Smith, the chairman of the House Science Committee, penned an op-ed for the Washington Times stating that the NOAA purposefully ignored satellite data and instead used data on the earth’s surface temperature in order to support the belief that climate change is real. He is targeting a climate study that used an updated data set on ocean and earth temperatures. That NOAA study contradicted earlier research showing that global warming has slowed.

The op-ed is the latest move in Smith’s months-long crusade against NOAA. The Republican congressman has issued a subpoena of NOAA scientists’ internal communications about the study and has threatened to subpoena the NOAA’s parent agency, the Commerce Department, if the NOAA does not turn over the documents. However, the NOAA has continuously refused to turn over the internal documents, citing the importance of the confidentiality of scientists’ discussion.

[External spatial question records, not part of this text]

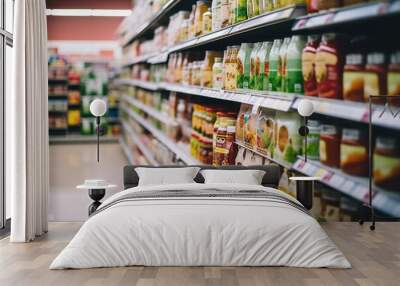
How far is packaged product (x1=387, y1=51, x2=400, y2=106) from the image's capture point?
14.4ft

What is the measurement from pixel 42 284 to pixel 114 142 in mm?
3709

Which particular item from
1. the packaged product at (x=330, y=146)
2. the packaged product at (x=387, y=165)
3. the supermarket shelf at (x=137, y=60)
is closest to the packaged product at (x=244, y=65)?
the packaged product at (x=330, y=146)

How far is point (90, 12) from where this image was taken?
7324 mm

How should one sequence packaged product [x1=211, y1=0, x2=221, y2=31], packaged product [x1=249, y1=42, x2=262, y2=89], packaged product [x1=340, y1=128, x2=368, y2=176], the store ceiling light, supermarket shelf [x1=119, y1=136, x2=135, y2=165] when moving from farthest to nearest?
supermarket shelf [x1=119, y1=136, x2=135, y2=165] → the store ceiling light → packaged product [x1=211, y1=0, x2=221, y2=31] → packaged product [x1=249, y1=42, x2=262, y2=89] → packaged product [x1=340, y1=128, x2=368, y2=176]

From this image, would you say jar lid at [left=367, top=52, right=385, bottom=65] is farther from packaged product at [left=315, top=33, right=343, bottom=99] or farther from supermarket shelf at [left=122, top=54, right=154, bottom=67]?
supermarket shelf at [left=122, top=54, right=154, bottom=67]

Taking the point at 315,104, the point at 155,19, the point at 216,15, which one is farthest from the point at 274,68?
the point at 155,19

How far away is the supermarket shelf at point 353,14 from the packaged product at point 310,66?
141mm

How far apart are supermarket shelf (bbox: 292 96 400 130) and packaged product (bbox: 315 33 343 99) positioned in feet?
0.26

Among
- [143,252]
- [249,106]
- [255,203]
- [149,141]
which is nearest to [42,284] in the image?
[143,252]

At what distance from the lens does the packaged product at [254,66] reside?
5.77m

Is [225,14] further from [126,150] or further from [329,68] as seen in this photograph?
[126,150]

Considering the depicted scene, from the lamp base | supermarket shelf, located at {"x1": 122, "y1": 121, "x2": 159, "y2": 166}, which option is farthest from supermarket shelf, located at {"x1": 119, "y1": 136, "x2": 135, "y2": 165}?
the lamp base

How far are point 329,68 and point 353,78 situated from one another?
A: 24 cm

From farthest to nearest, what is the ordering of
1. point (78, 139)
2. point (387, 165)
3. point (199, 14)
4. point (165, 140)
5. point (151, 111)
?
point (151, 111), point (165, 140), point (78, 139), point (199, 14), point (387, 165)
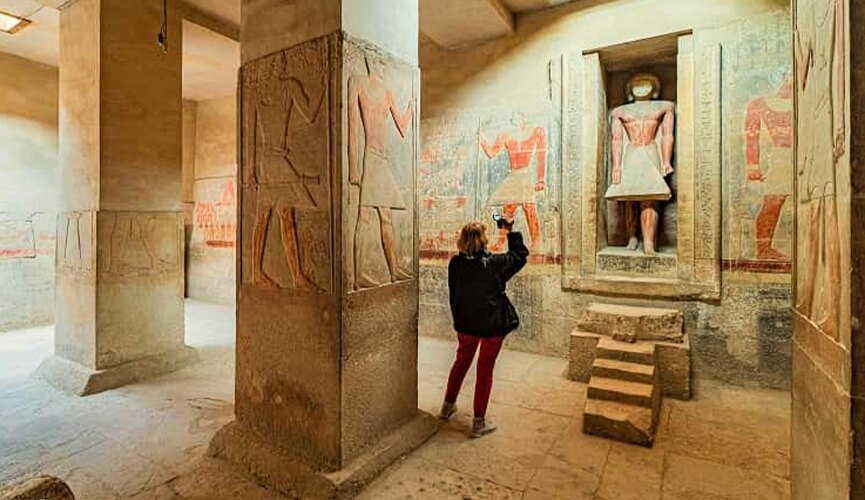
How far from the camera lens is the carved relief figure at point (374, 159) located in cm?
278

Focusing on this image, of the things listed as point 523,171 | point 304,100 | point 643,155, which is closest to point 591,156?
point 643,155

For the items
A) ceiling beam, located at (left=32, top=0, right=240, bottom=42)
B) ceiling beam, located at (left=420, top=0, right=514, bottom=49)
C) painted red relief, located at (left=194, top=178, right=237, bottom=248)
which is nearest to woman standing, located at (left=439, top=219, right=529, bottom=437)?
ceiling beam, located at (left=420, top=0, right=514, bottom=49)

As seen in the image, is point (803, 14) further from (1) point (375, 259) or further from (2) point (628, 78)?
(2) point (628, 78)

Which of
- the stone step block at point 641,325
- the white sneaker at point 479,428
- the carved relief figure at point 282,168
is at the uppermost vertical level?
the carved relief figure at point 282,168

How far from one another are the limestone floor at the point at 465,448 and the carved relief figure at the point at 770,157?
5.03 ft

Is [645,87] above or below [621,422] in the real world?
above

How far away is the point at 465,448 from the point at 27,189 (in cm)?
773

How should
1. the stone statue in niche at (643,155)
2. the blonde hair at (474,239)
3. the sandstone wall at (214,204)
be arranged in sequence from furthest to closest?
the sandstone wall at (214,204) < the stone statue in niche at (643,155) < the blonde hair at (474,239)

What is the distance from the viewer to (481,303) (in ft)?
10.9

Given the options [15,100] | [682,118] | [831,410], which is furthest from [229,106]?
[831,410]

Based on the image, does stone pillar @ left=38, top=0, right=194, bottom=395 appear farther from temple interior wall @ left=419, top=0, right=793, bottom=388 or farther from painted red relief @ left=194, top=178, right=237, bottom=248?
painted red relief @ left=194, top=178, right=237, bottom=248

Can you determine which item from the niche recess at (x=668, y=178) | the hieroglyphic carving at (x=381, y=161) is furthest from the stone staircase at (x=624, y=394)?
the hieroglyphic carving at (x=381, y=161)

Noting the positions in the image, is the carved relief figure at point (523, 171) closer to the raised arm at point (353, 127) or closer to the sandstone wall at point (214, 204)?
the raised arm at point (353, 127)

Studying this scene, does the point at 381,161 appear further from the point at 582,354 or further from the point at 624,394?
the point at 582,354
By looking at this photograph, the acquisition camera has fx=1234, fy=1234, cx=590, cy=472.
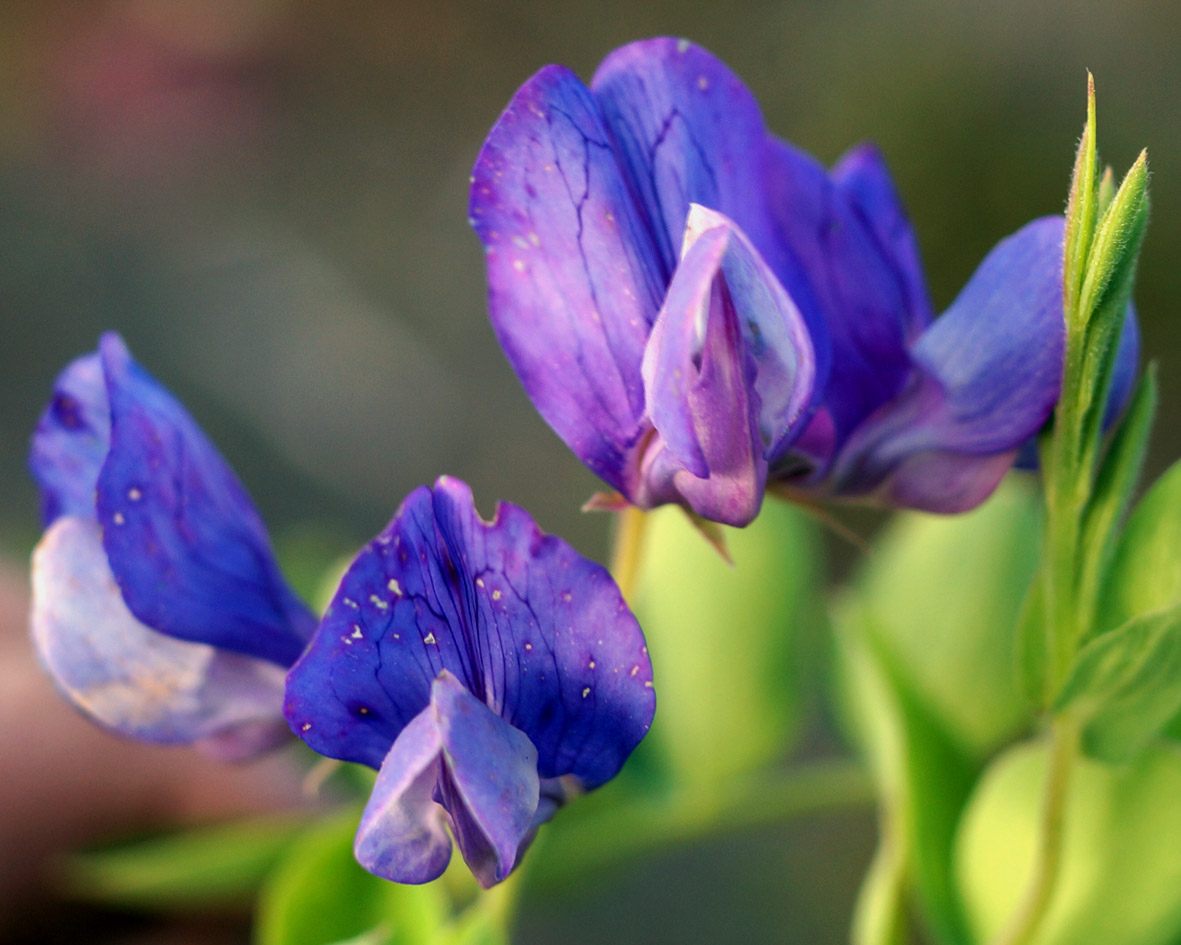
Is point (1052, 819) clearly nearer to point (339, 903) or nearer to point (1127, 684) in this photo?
point (1127, 684)

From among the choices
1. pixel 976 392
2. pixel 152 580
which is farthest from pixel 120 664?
pixel 976 392

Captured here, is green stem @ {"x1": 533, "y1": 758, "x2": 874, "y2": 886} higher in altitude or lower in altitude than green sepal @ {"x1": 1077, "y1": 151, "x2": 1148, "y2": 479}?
lower

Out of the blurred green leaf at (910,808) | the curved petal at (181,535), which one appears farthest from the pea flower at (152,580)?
the blurred green leaf at (910,808)

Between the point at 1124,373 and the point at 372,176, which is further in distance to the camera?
the point at 372,176

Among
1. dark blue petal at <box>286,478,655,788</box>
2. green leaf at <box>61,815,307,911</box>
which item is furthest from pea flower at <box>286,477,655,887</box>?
green leaf at <box>61,815,307,911</box>

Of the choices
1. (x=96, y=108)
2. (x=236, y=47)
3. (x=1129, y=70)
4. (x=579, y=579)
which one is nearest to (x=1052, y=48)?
(x=1129, y=70)

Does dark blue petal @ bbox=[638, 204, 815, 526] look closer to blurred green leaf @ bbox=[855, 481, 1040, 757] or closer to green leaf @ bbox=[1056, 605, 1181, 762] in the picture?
green leaf @ bbox=[1056, 605, 1181, 762]

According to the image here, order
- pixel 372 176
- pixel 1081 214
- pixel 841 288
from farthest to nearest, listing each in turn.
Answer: pixel 372 176 → pixel 841 288 → pixel 1081 214
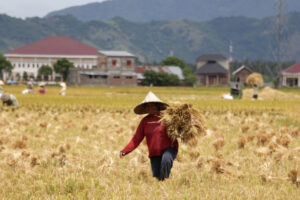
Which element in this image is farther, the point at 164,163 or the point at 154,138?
the point at 154,138

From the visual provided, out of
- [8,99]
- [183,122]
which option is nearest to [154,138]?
[183,122]

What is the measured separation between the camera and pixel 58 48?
10256 cm

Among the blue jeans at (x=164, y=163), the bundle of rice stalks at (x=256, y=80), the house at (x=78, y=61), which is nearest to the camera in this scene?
the blue jeans at (x=164, y=163)

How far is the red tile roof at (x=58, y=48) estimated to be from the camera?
3925 inches

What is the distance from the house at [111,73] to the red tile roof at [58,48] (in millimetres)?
16931

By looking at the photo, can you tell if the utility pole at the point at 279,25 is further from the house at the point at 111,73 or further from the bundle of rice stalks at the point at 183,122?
the bundle of rice stalks at the point at 183,122

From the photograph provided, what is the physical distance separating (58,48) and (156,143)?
9951 cm

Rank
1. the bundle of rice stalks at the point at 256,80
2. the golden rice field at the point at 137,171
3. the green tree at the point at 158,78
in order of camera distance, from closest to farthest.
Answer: the golden rice field at the point at 137,171 < the bundle of rice stalks at the point at 256,80 < the green tree at the point at 158,78

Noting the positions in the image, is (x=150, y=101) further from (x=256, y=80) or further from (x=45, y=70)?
(x=45, y=70)

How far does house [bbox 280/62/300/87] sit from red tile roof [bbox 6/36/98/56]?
3878 cm

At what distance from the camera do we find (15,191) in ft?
17.9

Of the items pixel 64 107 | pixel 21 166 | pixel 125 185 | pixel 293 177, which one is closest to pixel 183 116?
pixel 125 185

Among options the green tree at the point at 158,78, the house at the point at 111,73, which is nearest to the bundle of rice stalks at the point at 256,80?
the green tree at the point at 158,78

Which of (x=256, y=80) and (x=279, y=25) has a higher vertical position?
(x=279, y=25)
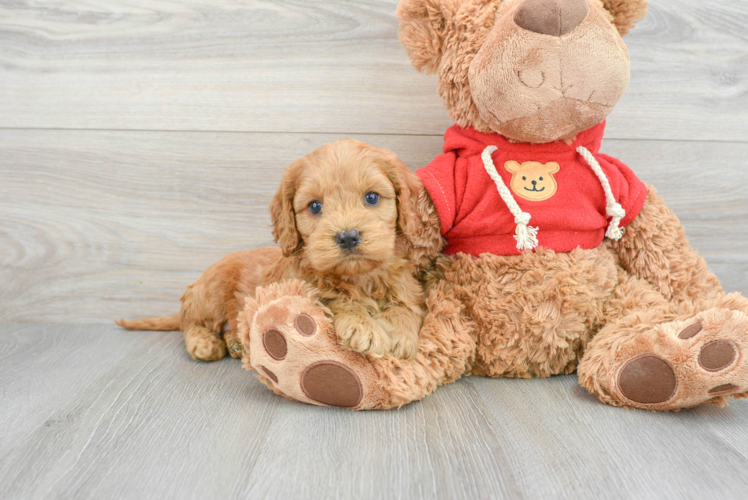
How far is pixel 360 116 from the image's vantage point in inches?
72.5

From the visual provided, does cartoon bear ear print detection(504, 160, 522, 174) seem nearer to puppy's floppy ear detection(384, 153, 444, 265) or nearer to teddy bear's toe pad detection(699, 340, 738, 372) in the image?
puppy's floppy ear detection(384, 153, 444, 265)

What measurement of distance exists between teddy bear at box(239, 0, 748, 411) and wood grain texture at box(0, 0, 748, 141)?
1.28ft

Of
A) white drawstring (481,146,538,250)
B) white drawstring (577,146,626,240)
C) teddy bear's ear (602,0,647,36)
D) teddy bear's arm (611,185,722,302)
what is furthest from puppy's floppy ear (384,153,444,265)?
teddy bear's ear (602,0,647,36)

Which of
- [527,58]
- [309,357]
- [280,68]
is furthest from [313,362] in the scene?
[280,68]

Smith has accused the NOAA of altering “the data to get the results they needed to advance this administration’s extreme climate change agenda.”

In the Thursday op-ed, Smith wrote that surface temperature, such as the data analyzed by the NOAA, is often “flawed.” He claimed that satellite data is “considered by many to be the most objective” data related to global warming and lamented that the NOAA used surface temperature data.

“Instead, NOAA focused its study on surface temperature monitoring that is often flawed because these sites measure thousands of independent temperature readings and utilize a hodgepodge of different methods that have changed over time,” Smith wrote. “NOAA appears to pick and choose only data that confirms their bias. NOAA then disseminates this incomplete data to the media who manufacture alarming headlines but ignore the uncertainty of the conclusions.”

However, the Washington Post on Monday threw cold water on Smith’s claims about the reliability of satellite data. Sen. Ted Cruz (R-TX) has also cited satellite data to argue that the global temperature has not risen in the past 17 years.

The satellite argument cited by Smith and Cruz “selectively uses one type of data over others and starts the analysis with a single warm temperature year — 1998 — rather looking at the aggregate temperatures of multiple years (or decades),” according to the Post.

Carl Mears, a scientist cited by Cruz, told the Post’s Chris Mooney that satellite data sets have more “structural uncertainty” than ocean and land temperatures when it comes to measuring climate change.

Smith has also accused the NOAA of rushing the study to publication despite concerns from some NOAA employees. Yet, Science, the journal that published the NOAA study, rejected Smith’s claim, noting that the study went through a lengthier and more rigorous review process than the average paper published by the journal.